- **TEXT EXTRACT**:
Shiny breaks down the WebApp into two major components:
- UI (User Interface) – This is the layout of your application. You can decide where you want to place you filters and output charts
- Server – The server takes all the user inputs form the filters and processes the results to provide outputs that then dynamically update the charts in the UI
It’s that simple. Now to breakdown how I designed and developed my dashboard.
UI (User Interface)
The UI is split between a side panel that will gather the user input and a main panel that will display the output in a map and table. Both these components are wrapped within a fluidPage() function and assigned to a variable called “ui”.
Sidebar Panel
# Sidebar panel for inputs —-
sidebarPanel(
# Input: Select Year —-
sliderInput(inputId = “year”, “Select a Year Range”, min=1979, max=2020, value=c(1979, 2020), sep = “”),
# Input: Select Work —-
selectInput(inputId = “s_type”, “Select Structure”, choices=c(“All”, sort(unique(as.character(pdwc$STRUCTURE_TYPE))))),
selectInput(inputId = “p_type”, “Select a Permit Type”, choices=c(“All”, sort(unique(as.character(pdwc$PERMIT_TYPE))))),
selectInput(inputId = “w_type”, “Select a Description of the Work”, choices=c(“All”, sort(unique(as.character(pdwc$WORK))))),
width = 3)
Main Panel
# Main panel for displaying outputs —-
mainPanel(
# Let user know of mapping restriction —-
h5(“Map will only show top 20,000 results. Please use filters like shortening the date range”),
# Output: Map of Geo_IDs
leafletOutput(“mymap”, height=520),
h5(“Note: Permits that did not have an active GEO_ID were excluded from the map.”),
# Output: Table of Work Done —-
dataTableOutput(‘table’) )
Server
The server is a function of input submitted by user, the current output of each chart and the active session.

- **WRITTEN INSTRUCTION 1**:
In the Shiny dashboard walkthrough, which function wraps both the side panel and the main panel?
- **WRITTEN INSTRUCTION 2**:
Please write the next part of the Shiny dashboard walkthrough, starting after its final sentence about the server.

- **SUPPLIED MATERIAL**:
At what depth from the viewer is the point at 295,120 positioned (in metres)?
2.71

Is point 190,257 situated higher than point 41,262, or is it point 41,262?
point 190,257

- **ANSWER 1**:
The fluidPage() function.

- **ANSWER 2**:
server <- function(input, output, session) {
# Server code here
}
Filtering the Data
The first step is to create a function that will filter the dataframe based on the user input. The code below creates a function filtered() that gets the input from the max and min of the year slider, the selected structure, permit and work types and returns a subset of the permit_data dataframe with those filters applied. This is a reactive function because it reacts to any changes in the filters and updates everything.
filtered <- reactive({
rows <- (permit_data$APPLICATION_YEAR<=input$year & permit_data$APPLICATION_YEAR>=input$year) &
(input$p_type == “All” | permit_data$PERMIT_TYPE==input$p_type) &
(input$w_type == “All” | permit_data$WORK==input$w_type) &
(input$s_type == “All” | permit_data$STRUCTURE_TYPE==input$s_type)
permit_data
})
Updating the Filters to Reflect Current Selection
The next thing to do is to update each of the input filters based on the year filter. The observeEvent and updateSelectInput functions in Shiny allow you to check if the date range has been change and then to update the filters with all acceptable values. The same combination of functions is used to make sure only allowable values are picked based on the current input for the structure, permit, and work types respectively.
observeEvent(
input$year,{
updateSelectInput(session,”s_type”,choices=c(“All”, sort(unique(as.character(filtered()$STRUCTURE_TYPE)))))
updateSelectInput(session,”p_type”,choices=c(“All”, sort(unique(as.character(filtered()$PERMIT_TYPE)))))
updateSelectInput(session,”w_type”,choices=c(“All”, sort(unique(as.character(filtered()$WORK)))))
})
Generating an Output Table based on Filters
The final output table is generated by taking in the filtered() data and sub-setting specific columns that will be outputted based on the results. The renderDataTable function is used to generate this table. I manually changed the names of the columns to make them more user friendly.
observe({
output$table <- renderDataTable(select(filtered(),PERMIT_NUM,ADDRESS,STRUCTURE_TYPE,PERMIT_TYPE,WORK,APPLICATION_DATE,ISSUED_DATE,time_to_issue,EST_CONST_COST,DESCRIPTION),
colnames=c(“Permit #”,”Address”,”Structure”,”Permit Type”,”Work”,”Applied On”,”Issued On”,”Time to Issue (days)”,”Est. Cost ($)”,”Details”),
options = list(pageLength = 5, width=”100%”, scrollX = TRUE)
, rownames= FALSE
)
})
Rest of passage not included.